#### WHAT YOU WILL DO:
Retype every item below verbatim, omitting the pictures.

#### DATASET RECORDS:
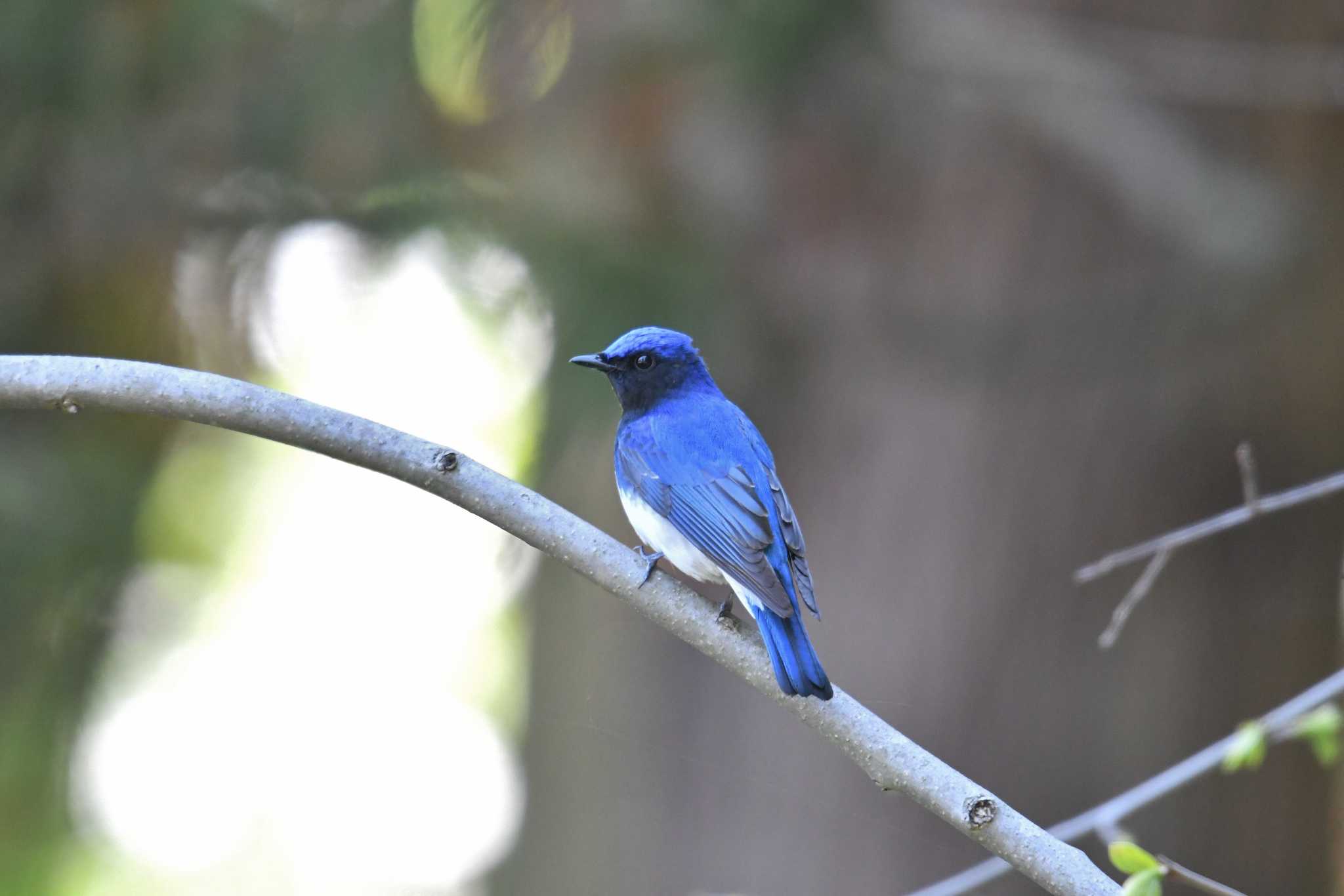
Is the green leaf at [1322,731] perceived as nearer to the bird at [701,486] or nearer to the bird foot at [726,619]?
the bird at [701,486]

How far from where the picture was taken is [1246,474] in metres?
2.19

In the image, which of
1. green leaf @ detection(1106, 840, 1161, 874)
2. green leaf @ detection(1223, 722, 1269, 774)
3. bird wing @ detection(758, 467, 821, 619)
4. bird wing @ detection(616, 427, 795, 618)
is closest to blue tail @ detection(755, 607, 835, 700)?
bird wing @ detection(616, 427, 795, 618)

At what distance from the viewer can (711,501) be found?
2.78 metres

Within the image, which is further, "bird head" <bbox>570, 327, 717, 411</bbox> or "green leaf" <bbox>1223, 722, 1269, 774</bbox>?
"bird head" <bbox>570, 327, 717, 411</bbox>

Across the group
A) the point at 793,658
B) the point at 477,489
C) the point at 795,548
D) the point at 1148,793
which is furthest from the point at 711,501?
the point at 1148,793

#### TASK ANSWER:
Is the green leaf at [1322,731] perceived as nearer to the bird at [701,486] or nearer to the bird foot at [726,619]?
the bird at [701,486]

How far from where the picture was taken is [1246,474] in metres?
2.19

In the image, which of
1. green leaf @ detection(1106, 840, 1161, 874)
2. green leaf @ detection(1223, 722, 1269, 774)
3. bird wing @ detection(758, 467, 821, 619)
4. bird wing @ detection(616, 427, 795, 618)
is closest to blue tail @ detection(755, 607, 835, 700)?
bird wing @ detection(616, 427, 795, 618)

At what distance from the viewer can (711,501) be found?
2.78 metres

Within the image, which is further, "bird head" <bbox>570, 327, 717, 411</bbox> or "green leaf" <bbox>1223, 722, 1269, 774</bbox>?
"bird head" <bbox>570, 327, 717, 411</bbox>

Across the group
A) the point at 793,658
B) the point at 477,489
C) the point at 795,548
D) the point at 1148,793
which is furthest from the point at 711,501?
the point at 1148,793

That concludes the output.